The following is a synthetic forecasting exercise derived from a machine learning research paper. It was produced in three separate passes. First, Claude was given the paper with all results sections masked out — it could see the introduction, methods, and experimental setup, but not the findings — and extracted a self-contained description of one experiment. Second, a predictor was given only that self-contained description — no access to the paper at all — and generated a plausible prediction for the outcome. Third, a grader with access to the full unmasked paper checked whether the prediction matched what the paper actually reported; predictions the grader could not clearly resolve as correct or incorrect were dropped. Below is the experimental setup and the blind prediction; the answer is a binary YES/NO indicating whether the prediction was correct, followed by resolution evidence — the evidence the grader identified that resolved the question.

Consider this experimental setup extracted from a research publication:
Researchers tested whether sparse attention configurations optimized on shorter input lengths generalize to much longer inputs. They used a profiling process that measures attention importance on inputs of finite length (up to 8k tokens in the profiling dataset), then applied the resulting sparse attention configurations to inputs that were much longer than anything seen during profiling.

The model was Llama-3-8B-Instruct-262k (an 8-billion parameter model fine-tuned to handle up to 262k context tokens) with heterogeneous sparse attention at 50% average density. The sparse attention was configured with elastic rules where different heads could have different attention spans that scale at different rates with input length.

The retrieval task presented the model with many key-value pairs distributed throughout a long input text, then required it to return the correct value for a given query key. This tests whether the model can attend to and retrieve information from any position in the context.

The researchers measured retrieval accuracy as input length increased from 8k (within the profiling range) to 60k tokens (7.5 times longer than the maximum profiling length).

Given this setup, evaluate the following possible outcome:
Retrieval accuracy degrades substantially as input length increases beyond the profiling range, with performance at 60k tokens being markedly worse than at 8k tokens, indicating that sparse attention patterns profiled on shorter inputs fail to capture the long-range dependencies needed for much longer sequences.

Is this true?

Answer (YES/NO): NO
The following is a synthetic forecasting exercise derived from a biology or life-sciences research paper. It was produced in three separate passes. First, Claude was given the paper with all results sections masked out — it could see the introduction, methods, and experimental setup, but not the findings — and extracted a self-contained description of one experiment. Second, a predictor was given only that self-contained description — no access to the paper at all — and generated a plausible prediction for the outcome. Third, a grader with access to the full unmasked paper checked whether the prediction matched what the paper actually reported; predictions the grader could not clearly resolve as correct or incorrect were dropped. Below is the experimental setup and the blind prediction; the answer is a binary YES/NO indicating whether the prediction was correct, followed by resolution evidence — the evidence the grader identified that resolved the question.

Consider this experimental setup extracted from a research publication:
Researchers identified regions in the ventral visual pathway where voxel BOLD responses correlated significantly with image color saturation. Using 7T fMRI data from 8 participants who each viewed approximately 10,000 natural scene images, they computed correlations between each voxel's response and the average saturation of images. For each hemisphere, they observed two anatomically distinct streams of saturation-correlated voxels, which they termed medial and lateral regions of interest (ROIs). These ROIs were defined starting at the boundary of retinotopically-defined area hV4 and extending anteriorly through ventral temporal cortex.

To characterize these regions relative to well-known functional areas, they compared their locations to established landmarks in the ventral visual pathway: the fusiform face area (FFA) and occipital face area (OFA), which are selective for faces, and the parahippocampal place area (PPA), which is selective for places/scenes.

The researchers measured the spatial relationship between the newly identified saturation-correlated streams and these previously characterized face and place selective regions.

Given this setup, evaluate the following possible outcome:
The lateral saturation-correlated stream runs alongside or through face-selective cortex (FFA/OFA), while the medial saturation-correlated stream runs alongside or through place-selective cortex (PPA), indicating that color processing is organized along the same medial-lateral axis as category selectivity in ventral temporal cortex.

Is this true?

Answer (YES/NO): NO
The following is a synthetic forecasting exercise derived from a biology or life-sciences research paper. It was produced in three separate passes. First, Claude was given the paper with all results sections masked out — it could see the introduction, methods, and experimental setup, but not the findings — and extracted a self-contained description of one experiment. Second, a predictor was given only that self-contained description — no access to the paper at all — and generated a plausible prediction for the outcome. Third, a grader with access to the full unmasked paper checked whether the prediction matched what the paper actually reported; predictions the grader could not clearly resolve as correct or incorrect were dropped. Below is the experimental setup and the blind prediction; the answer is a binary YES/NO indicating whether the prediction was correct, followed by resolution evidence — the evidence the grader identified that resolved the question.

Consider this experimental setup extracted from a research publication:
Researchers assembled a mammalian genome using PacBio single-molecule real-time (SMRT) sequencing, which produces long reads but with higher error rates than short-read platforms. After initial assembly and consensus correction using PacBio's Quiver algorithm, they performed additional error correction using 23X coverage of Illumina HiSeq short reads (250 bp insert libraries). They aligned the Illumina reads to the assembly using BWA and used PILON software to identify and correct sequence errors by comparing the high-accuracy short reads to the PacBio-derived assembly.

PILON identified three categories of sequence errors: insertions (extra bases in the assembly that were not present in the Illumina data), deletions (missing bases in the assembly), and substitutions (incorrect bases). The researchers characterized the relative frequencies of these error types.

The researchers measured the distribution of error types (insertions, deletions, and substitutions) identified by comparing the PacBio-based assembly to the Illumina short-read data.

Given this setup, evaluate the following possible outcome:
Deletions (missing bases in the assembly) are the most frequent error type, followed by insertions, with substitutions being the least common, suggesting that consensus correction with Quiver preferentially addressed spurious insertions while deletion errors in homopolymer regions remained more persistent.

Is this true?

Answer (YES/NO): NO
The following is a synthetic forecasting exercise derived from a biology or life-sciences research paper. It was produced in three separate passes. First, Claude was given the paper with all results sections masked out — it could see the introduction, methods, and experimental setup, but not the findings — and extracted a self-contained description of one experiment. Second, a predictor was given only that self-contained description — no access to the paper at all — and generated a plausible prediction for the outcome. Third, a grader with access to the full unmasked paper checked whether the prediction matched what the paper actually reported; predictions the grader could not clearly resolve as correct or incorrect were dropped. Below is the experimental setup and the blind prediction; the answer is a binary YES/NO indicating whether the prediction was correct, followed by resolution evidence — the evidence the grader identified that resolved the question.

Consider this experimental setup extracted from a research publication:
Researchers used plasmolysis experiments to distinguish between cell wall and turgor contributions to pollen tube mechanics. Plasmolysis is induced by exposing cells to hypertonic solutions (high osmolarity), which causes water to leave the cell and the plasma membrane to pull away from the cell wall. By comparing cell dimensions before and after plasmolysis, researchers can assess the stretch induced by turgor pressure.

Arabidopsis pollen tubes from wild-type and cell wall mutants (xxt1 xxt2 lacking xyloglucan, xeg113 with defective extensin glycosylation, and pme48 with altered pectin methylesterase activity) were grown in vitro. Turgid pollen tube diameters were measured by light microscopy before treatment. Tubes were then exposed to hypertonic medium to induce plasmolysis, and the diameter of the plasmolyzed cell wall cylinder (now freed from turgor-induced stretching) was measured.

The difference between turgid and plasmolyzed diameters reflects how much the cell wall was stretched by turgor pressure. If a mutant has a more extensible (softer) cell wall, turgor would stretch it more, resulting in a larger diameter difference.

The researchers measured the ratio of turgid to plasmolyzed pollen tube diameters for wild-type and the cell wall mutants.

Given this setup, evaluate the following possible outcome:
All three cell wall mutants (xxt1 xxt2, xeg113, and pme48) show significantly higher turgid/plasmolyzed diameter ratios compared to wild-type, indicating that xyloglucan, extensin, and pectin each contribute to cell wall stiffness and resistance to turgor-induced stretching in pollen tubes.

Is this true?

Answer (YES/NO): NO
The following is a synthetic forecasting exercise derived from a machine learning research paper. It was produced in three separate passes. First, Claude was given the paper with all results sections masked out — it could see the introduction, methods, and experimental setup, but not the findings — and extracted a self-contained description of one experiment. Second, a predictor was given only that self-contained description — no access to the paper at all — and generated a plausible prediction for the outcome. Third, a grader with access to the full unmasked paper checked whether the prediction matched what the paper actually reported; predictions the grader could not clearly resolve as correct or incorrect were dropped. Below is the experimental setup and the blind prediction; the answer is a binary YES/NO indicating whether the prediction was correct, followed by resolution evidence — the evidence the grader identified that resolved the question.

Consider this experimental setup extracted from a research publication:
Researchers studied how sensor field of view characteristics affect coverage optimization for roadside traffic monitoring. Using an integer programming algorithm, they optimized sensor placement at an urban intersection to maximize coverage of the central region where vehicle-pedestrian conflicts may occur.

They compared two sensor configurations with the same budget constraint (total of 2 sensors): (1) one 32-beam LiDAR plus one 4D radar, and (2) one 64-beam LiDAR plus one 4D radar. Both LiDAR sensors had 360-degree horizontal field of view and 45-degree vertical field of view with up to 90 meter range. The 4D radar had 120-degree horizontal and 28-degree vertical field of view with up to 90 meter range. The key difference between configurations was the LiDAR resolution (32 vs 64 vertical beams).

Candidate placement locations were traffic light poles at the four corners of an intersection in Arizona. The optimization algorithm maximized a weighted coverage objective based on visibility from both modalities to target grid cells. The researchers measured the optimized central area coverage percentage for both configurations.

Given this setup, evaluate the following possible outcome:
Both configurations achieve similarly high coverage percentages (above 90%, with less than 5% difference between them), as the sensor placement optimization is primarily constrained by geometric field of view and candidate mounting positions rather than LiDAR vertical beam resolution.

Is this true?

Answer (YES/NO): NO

#### Activity:
From the records above, pull every line that has the string "more" and copy it.

#### Result:
Deletions (missing bases in the assembly) are the most frequent error type, followed by insertions, with substitutions being the least common, suggesting that consensus correction with Quiver preferentially addressed spurious insertions while deletion errors in homopolymer regions remained more persistent.
The difference between turgid and plasmolyzed diameters reflects how much the cell wall was stretched by turgor pressure. If a mutant has a more extensible (softer) cell wall, turgor would stretch it more, resulting in a larger diameter difference.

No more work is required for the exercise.